-- QUOTED PASSAGE --
● ● ●

Dee Alexander's Ancestors Reign
Saturday, September 23
TIME: 9:30-10:30PM
VENUE: logan center performance hall. 915 east 60th st.
dee alexander’s ancestors reign
Dee Alexander’s Ancestors Reign is a collaboration between some of Chicago’s premier established and up-and-coming female artists, who gather to celebrate the power of the female divine through music and dance and to pay tribute to those who have come before them. The ensemble gives thanks to and honors the ancestors, and asks for their continued blessings and guidance as the ensemble journeys through their original compositions. Ancestors Reign’s aim is to bring joy, spread peace and love, and foster communities of mutual support during these tumultuous times.
Born on Chicago’s west side, Dee Alexander is one of the city’s most respected female vocalists and songwriters. Her talents span from gospel to R&B and blues to neo-soul, but jazz is where her heart resides. Whether she’s delivering a sultry ballad or a scat-filled romp, she delivers with a passion and grace that is truly her own. Alexander boasts long and fruitful associations with Chicago’s jazz elite, including Ramsey Lewis, Orbert Davis, Nicole Mitchell, Ernest Dawkins, Jeff Lindberg and the Chicago Jazz Orchestra, Metropolitan Jazz Octet, Chicago Youth Symphony Orchestra, and the Association for the Advancement of Creative Musicians (AACM). She leads the Dee Alexander Quartet and the Evolution Ensemble. She has been honored with the Chicagoan of the Year in Jazz award, City of Chicago Esteemed Artist Award, and the 3Arts Award for Music. She is a Host on the WFMT Jazz Radio Network.
Alexis Lombre is a young jazz pianist who discovered early that the true essence of music is not just what you hear, but how it makes you feel. Her musical mission is to keep the soul in music alive. Lombre has toured the midwest with her group, the Alexis Lombre Trio; toured South Africa with the Englewood-Soweto Exchange (powered by a MacArthur grant and led by Ernest Dawkins); and toured France with Bacongo Square Boulevard, a trio comprised of French, Congolese, and American musicians. She has played with James Carter, Ernest Dawkins, the AACM Great Black Music Ensemble, Makaya McCraven, Donald Harrison, Bobby Watson, Buster Williams, Wadada Leo Smith, J Moss, Cece Peniston, Rudresh Mahanthappa, and Nona Hendrix. Her debut album, Southside Sounds, is a collection of original compositions that serve as a soulful reflection of her upbringing on Chicago’s South Side.
Bassist and Montana native Emma Dayhuff tours nationally and internationally and is a graduate of the Oberlin Conservatory of Music and the Herbie Hancock Institute of Jazz Performance. Since moving to Chicago, she has spearheaded a local funk band, toured with a bluegrass band, worked in Chicago’s blues scene, spent several years as recording engineer for the Chicago Symphony Orchestra, and been embraced by Chicago’s avant garde jazz community through her mentors Vincent Davis and Robert Irving III. She has performed with the Victor Goines Quartet, Herbie Hancock, Cecile McLorin Salvant, David Murray, Kahil El’Zabar, Helen Sung, Jeff Parker, Isaiah Collier, Corey Wilkes, Gretchen Parlato, Patricia Barber, Darcy James Argue’s Secret Society, Nicole Mitchell, Willie Pickens, Larry Willis, Victor Lewis, Matthew Santos, Jumaane Taylor, and Zeshan B. Her Phoenix Ensemble performed at the Hyde Park Jazz Festival and the Madison Jazz Festival in 2022. She is currently pursuing a Doctorate of Musical Arts at the University of Wisconsin in Madison.

● ● ●

-- WHAT IS ASKED --
From the Ancestors Reign concert page, reproduce the passage that begins at the words "Dee Alexander's Ancestors" and ends after "these tumultuous times.".

-- DATA ROWS --
● ● ●

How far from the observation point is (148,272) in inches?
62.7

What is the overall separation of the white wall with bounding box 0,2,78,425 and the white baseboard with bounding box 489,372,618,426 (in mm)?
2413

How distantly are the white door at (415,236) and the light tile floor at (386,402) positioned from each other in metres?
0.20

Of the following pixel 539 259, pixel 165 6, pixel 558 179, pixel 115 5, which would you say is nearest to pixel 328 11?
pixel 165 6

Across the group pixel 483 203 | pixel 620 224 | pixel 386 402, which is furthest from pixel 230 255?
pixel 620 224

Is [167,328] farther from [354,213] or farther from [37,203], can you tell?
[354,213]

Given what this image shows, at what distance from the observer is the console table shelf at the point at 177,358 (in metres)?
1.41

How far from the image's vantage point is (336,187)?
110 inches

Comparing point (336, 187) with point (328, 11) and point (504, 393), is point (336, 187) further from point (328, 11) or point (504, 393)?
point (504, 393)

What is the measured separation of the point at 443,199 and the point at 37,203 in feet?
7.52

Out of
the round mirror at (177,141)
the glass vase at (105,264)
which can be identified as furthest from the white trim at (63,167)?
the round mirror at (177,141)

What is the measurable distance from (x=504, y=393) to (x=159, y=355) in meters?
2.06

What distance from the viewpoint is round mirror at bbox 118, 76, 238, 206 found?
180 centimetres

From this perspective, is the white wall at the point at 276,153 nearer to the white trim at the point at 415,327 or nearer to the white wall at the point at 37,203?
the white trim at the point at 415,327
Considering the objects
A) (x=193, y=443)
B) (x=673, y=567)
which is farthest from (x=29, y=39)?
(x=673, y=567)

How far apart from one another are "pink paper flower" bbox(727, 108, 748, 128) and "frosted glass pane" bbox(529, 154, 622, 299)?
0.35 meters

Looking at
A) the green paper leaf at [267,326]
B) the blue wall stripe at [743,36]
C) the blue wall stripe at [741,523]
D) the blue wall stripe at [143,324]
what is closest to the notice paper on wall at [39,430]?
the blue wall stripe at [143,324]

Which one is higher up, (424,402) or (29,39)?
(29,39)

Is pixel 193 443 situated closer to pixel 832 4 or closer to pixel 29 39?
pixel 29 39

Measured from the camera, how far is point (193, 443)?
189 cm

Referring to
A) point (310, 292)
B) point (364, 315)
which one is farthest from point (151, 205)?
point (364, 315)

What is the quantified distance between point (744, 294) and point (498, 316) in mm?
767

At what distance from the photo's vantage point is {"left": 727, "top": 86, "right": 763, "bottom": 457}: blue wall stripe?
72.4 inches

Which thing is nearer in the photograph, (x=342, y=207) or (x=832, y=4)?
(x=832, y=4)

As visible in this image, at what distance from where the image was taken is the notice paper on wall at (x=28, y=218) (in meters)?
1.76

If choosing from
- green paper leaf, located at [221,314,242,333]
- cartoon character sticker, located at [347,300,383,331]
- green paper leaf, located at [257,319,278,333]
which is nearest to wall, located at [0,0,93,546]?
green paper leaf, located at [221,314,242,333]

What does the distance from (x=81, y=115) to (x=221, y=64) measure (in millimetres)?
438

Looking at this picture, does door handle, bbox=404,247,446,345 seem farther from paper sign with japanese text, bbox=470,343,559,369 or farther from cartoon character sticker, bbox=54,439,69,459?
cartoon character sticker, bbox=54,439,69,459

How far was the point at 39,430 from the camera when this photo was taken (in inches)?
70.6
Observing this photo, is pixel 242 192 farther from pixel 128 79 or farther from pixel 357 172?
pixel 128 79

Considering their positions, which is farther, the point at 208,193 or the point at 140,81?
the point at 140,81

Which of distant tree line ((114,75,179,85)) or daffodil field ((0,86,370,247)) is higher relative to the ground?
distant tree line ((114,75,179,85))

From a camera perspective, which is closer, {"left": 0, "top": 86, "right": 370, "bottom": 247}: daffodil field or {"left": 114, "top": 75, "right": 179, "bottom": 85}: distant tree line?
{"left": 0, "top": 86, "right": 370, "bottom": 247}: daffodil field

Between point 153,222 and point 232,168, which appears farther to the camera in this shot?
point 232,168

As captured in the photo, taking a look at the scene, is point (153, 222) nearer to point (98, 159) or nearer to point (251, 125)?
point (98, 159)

● ● ●

-- RESULT BELOW --
Dee Alexander's Ancestors Reign
Saturday, September 23
TIME: 9:30-10:30PM
VENUE: logan center performance hall. 915 east 60th st.
dee alexander’s ancestors reign
Dee Alexander’s Ancestors Reign is a collaboration between some of Chicago’s premier established and up-and-coming female artists, who gather to celebrate the power of the female divine through music and dance and to pay tribute to those who have come before them. The ensemble gives thanks to and honors the ancestors, and asks for their continued blessings and guidance as the ensemble journeys through their original compositions. Ancestors Reign’s aim is to bring joy, spread peace and love, and foster communities of mutual support during these tumultuous times.